Short task: Return the lines below as a JSON list of strings, with one string per line and blank lines omitted.
# Start of Records shown
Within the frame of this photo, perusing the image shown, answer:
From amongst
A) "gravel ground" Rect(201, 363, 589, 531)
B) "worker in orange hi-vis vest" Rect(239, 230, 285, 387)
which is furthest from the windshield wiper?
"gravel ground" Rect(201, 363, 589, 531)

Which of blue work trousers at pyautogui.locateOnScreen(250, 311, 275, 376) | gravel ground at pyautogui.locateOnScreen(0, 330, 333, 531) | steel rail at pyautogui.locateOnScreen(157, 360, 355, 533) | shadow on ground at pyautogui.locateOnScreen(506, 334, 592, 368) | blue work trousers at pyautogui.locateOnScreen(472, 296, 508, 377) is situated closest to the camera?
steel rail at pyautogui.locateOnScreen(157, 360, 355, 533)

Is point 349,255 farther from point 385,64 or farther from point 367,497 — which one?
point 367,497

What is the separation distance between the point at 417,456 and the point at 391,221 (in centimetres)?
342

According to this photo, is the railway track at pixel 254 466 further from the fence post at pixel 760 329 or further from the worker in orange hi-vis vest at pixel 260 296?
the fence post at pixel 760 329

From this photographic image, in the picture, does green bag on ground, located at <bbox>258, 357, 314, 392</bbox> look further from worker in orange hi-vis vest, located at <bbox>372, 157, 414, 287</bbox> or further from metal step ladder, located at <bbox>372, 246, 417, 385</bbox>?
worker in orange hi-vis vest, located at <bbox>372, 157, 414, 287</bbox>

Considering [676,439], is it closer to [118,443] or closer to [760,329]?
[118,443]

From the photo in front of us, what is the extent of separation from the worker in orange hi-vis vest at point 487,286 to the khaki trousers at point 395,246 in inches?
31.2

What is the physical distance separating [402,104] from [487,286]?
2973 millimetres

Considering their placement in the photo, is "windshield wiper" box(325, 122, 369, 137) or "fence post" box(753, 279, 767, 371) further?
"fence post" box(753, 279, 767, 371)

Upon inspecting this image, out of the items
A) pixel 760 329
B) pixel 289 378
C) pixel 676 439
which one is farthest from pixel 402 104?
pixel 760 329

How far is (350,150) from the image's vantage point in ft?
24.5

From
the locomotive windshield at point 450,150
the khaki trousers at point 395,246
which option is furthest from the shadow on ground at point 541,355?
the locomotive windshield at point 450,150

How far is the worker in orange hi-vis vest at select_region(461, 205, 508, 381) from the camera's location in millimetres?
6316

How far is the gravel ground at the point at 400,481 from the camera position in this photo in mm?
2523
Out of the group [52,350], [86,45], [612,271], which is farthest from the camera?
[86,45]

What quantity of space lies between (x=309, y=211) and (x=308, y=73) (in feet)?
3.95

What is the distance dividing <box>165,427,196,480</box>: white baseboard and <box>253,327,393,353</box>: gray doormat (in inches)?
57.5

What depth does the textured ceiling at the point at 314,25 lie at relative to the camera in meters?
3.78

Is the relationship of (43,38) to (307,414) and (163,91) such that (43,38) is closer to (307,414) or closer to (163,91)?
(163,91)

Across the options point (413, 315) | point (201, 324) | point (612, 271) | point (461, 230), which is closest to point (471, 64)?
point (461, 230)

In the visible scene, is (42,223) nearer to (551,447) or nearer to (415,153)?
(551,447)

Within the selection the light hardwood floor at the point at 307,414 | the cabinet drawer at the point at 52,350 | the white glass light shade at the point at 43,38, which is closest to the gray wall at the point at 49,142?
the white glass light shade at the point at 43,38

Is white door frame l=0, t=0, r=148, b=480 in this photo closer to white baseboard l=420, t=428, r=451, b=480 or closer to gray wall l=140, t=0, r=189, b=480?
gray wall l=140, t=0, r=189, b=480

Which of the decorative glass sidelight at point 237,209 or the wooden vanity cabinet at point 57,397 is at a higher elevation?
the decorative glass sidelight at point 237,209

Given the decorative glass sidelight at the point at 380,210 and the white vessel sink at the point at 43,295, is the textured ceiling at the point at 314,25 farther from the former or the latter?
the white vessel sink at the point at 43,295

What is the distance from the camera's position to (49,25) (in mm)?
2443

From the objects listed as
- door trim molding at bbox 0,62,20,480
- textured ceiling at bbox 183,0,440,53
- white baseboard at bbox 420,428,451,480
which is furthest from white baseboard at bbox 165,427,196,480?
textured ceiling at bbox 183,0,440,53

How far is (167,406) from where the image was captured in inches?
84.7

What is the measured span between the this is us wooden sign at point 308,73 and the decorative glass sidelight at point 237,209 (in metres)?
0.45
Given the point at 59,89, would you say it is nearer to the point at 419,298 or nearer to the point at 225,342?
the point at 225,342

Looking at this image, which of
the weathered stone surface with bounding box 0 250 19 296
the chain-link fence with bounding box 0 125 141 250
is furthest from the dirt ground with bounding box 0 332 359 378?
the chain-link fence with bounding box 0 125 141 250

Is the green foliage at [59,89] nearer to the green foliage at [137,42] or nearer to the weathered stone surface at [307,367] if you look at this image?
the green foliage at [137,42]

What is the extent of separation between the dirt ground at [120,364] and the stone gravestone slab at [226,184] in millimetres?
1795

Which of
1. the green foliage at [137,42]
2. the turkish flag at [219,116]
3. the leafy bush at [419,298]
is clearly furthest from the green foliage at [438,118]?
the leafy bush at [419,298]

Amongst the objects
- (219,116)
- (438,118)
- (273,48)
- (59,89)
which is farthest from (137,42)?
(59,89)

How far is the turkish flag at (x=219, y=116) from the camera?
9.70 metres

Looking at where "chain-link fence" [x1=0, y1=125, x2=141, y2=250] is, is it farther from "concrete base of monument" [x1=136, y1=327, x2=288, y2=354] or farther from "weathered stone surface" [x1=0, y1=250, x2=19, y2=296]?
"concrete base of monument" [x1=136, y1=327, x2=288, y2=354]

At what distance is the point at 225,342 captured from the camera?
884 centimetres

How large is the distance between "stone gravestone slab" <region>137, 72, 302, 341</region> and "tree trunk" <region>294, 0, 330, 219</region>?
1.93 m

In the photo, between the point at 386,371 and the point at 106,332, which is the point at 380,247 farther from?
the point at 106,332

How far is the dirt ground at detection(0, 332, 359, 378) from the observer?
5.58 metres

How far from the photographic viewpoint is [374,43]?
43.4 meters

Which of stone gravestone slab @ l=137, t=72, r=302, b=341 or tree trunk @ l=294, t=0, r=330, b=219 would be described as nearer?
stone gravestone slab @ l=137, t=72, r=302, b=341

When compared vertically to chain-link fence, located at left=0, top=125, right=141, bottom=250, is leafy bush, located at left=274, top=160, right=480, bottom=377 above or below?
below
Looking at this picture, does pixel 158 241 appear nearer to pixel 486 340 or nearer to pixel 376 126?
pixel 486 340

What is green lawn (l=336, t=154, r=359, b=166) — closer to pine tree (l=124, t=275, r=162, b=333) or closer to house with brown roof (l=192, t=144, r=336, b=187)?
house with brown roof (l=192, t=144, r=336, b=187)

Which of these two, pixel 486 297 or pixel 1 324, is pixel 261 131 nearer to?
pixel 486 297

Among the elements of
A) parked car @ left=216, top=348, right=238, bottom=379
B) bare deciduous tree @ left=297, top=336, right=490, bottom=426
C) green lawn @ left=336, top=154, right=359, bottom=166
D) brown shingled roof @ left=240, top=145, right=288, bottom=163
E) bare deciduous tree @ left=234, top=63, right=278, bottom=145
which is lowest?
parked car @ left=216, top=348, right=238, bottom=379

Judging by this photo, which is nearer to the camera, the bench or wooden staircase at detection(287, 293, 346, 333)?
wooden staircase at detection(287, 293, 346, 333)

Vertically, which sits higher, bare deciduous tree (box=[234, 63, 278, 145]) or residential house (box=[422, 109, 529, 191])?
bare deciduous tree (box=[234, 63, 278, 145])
# End of Records shown
Task response:
[
  "Within the frame of this photo, perusing the image shown, answer:",
  "From amongst",
  "A) \"gravel ground\" Rect(201, 363, 589, 531)",
  "B) \"worker in orange hi-vis vest\" Rect(239, 230, 285, 387)",
  "which is furthest from the windshield wiper?",
  "\"gravel ground\" Rect(201, 363, 589, 531)",
  "Which of blue work trousers at pyautogui.locateOnScreen(250, 311, 275, 376) | gravel ground at pyautogui.locateOnScreen(0, 330, 333, 531) | steel rail at pyautogui.locateOnScreen(157, 360, 355, 533) | shadow on ground at pyautogui.locateOnScreen(506, 334, 592, 368) | blue work trousers at pyautogui.locateOnScreen(472, 296, 508, 377) is situated closest to the camera?",
  "steel rail at pyautogui.locateOnScreen(157, 360, 355, 533)",
  "Is point 349,255 farther from point 385,64 or farther from point 367,497 — which one?",
  "point 367,497",
  "What is the separation distance between the point at 417,456 and the point at 391,221 (in centimetres)?",
  "342",
  "According to this photo, is the railway track at pixel 254 466 further from the fence post at pixel 760 329 or further from the worker in orange hi-vis vest at pixel 260 296?",
  "the fence post at pixel 760 329",
  "From this photographic image, in the picture, does green bag on ground, located at <bbox>258, 357, 314, 392</bbox> look further from worker in orange hi-vis vest, located at <bbox>372, 157, 414, 287</bbox> or further from metal step ladder, located at <bbox>372, 246, 417, 385</bbox>?",
  "worker in orange hi-vis vest, located at <bbox>372, 157, 414, 287</bbox>",
  "Considering [676,439], is it closer to [118,443] or closer to [760,329]?",
  "[118,443]",
  "From the photo in front of us, what is the extent of separation from the worker in orange hi-vis vest at point 487,286 to the khaki trousers at point 395,246 in inches?",
  "31.2",
  "What is the physical distance separating [402,104] from [487,286]?",
  "2973 millimetres",
  "Considering their placement in the photo, is \"windshield wiper\" box(325, 122, 369, 137) or \"fence post\" box(753, 279, 767, 371) further?",
  "\"fence post\" box(753, 279, 767, 371)",
  "Upon inspecting this image, out of the items",
  "A) pixel 760 329",
  "B) pixel 289 378",
  "C) pixel 676 439",
  "which one is farthest from pixel 402 104?",
  "pixel 760 329",
  "How far is (350,150) from the image's vantage point in ft?",
  "24.5",
  "From",
  "the locomotive windshield at point 450,150",
  "the khaki trousers at point 395,246",
  "which option is furthest from the shadow on ground at point 541,355?",
  "the locomotive windshield at point 450,150",
  "How far is the worker in orange hi-vis vest at select_region(461, 205, 508, 381) from the camera's location in millimetres?",
  "6316",
  "How far is the gravel ground at the point at 400,481 from the camera position in this photo in mm?",
  "2523",
  "Out of the group [52,350], [86,45], [612,271], which is farthest from the camera?",
  "[86,45]",
  "What quantity of space lies between (x=309, y=211) and (x=308, y=73) (in feet)?",
  "3.95",
  "What is the distance dividing <box>165,427,196,480</box>: white baseboard and <box>253,327,393,353</box>: gray doormat (in inches)?",
  "57.5",
  "What depth does the textured ceiling at the point at 314,25 lie at relative to the camera in meters?",
  "3.78",
  "Is the relationship of (43,38) to (307,414) and (163,91) such that (43,38) is closer to (307,414) or closer to (163,91)?",
  "(163,91)",
  "Across the options point (413, 315) | point (201, 324) | point (612, 271) | point (461, 230), which is closest to point (471, 64)?",
  "point (461, 230)",
  "In the visible scene, is (42,223) nearer to (551,447) or nearer to (415,153)?",
  "(551,447)",
  "Within the selection the light hardwood floor at the point at 307,414 | the cabinet drawer at the point at 52,350 | the white glass light shade at the point at 43,38, which is closest to the gray wall at the point at 49,142?",
  "the white glass light shade at the point at 43,38",
  "Is white door frame l=0, t=0, r=148, b=480 in this photo closer to white baseboard l=420, t=428, r=451, b=480 or closer to gray wall l=140, t=0, r=189, b=480?",
  "gray wall l=140, t=0, r=189, b=480",
  "Which of the decorative glass sidelight at point 237,209 or the wooden vanity cabinet at point 57,397 is at a higher elevation?",
  "the decorative glass sidelight at point 237,209",
  "Given the decorative glass sidelight at the point at 380,210 and the white vessel sink at the point at 43,295, is the textured ceiling at the point at 314,25 farther from the former or the latter?",
  "the white vessel sink at the point at 43,295",
  "What is the distance from the camera's position to (49,25) (in mm)?",
  "2443",
  "From the objects listed as",
  "- door trim molding at bbox 0,62,20,480",
  "- textured ceiling at bbox 183,0,440,53",
  "- white baseboard at bbox 420,428,451,480",
  "which is furthest from white baseboard at bbox 165,427,196,480?",
  "textured ceiling at bbox 183,0,440,53",
  "How far is (167,406) from where the image was captured in inches?",
  "84.7",
  "What is the measured span between the this is us wooden sign at point 308,73 and the decorative glass sidelight at point 237,209 (in metres)?",
  "0.45",
  "Given the point at 59,89, would you say it is nearer to the point at 419,298 or nearer to the point at 225,342?",
  "the point at 225,342",
  "Looking at this image, which of",
  "the weathered stone surface with bounding box 0 250 19 296",
  "the chain-link fence with bounding box 0 125 141 250",
  "is furthest from the dirt ground with bounding box 0 332 359 378?",
  "the chain-link fence with bounding box 0 125 141 250",
  "Is the green foliage at [59,89] nearer to the green foliage at [137,42] or nearer to the weathered stone surface at [307,367] if you look at this image?",
  "the green foliage at [137,42]",
  "What is the extent of separation between the dirt ground at [120,364] and the stone gravestone slab at [226,184] in millimetres?",
  "1795",
  "Which of",
  "1. the green foliage at [137,42]",
  "2. the turkish flag at [219,116]",
  "3. the leafy bush at [419,298]",
  "is clearly furthest from the green foliage at [438,118]?",
  "the leafy bush at [419,298]",
  "Amongst the objects",
  "- (219,116)",
  "- (438,118)",
  "- (273,48)",
  "- (59,89)",
  "which is farthest from (137,42)?",
  "(59,89)",
  "How far is the turkish flag at (x=219, y=116) from the camera?",
  "9.70 metres",
  "Looking at where \"chain-link fence\" [x1=0, y1=125, x2=141, y2=250] is, is it farther from \"concrete base of monument\" [x1=136, y1=327, x2=288, y2=354] or farther from \"weathered stone surface\" [x1=0, y1=250, x2=19, y2=296]?",
  "\"concrete base of monument\" [x1=136, y1=327, x2=288, y2=354]",
  "At what distance is the point at 225,342 captured from the camera?",
  "884 centimetres",
  "How large is the distance between \"stone gravestone slab\" <region>137, 72, 302, 341</region> and \"tree trunk\" <region>294, 0, 330, 219</region>?",
  "1.93 m",
  "In the photo, between the point at 386,371 and the point at 106,332, which is the point at 380,247 farther from?",
  "the point at 106,332",
  "How far is the dirt ground at detection(0, 332, 359, 378) from the observer?",
  "5.58 metres",
  "How far from the photographic viewpoint is [374,43]?",
  "43.4 meters",
  "Which of stone gravestone slab @ l=137, t=72, r=302, b=341 or tree trunk @ l=294, t=0, r=330, b=219 would be described as nearer?",
  "stone gravestone slab @ l=137, t=72, r=302, b=341",
  "When compared vertically to chain-link fence, located at left=0, top=125, right=141, bottom=250, is leafy bush, located at left=274, top=160, right=480, bottom=377 above or below?",
  "below",
  "Looking at this picture, does pixel 158 241 appear nearer to pixel 486 340 or nearer to pixel 376 126?",
  "pixel 486 340",
  "What is green lawn (l=336, t=154, r=359, b=166) — closer to pine tree (l=124, t=275, r=162, b=333) or closer to house with brown roof (l=192, t=144, r=336, b=187)?",
  "house with brown roof (l=192, t=144, r=336, b=187)",
  "Which of these two, pixel 486 297 or pixel 1 324, is pixel 261 131 nearer to?",
  "pixel 486 297",
  "Among the elements of",
  "A) parked car @ left=216, top=348, right=238, bottom=379",
  "B) bare deciduous tree @ left=297, top=336, right=490, bottom=426",
  "C) green lawn @ left=336, top=154, right=359, bottom=166",
  "D) brown shingled roof @ left=240, top=145, right=288, bottom=163",
  "E) bare deciduous tree @ left=234, top=63, right=278, bottom=145",
  "which is lowest?",
  "parked car @ left=216, top=348, right=238, bottom=379",
  "Judging by this photo, which is nearer to the camera, the bench or wooden staircase at detection(287, 293, 346, 333)?",
  "wooden staircase at detection(287, 293, 346, 333)",
  "Vertically, which sits higher, bare deciduous tree (box=[234, 63, 278, 145]) or residential house (box=[422, 109, 529, 191])?",
  "bare deciduous tree (box=[234, 63, 278, 145])"
]